#### [TASK PROMPT]
Reproduce verbatim the lines of the material below, starting at the line with "LOTOGOL 706 - PITÁCOS DA ZEBRA" and ending at the line with "Onlinedienste fordern TV-Industrie heraus", both inclusive; skip the rest.

#### [GIVEN INFORMATION]
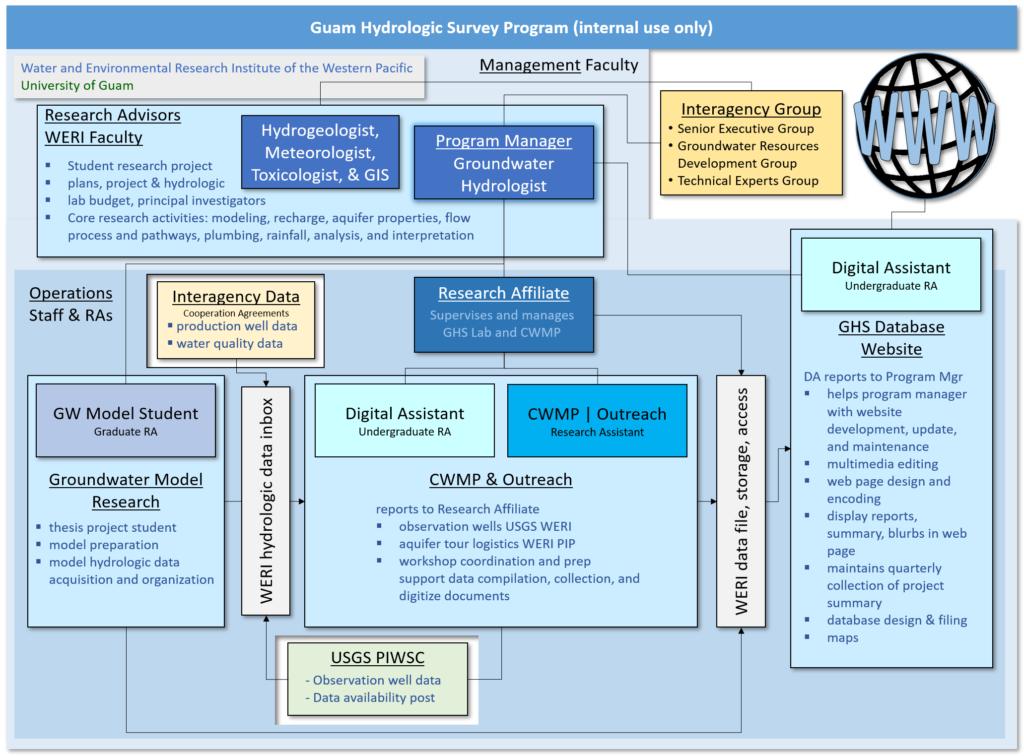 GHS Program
---
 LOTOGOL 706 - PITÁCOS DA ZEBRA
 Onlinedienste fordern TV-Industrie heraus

#### [REPLY TO THE EXERCISE]
 LOTOGOL 706 - PITÁCOS DA ZEBRA
 Onlinedienste fordern TV-Industrie heraus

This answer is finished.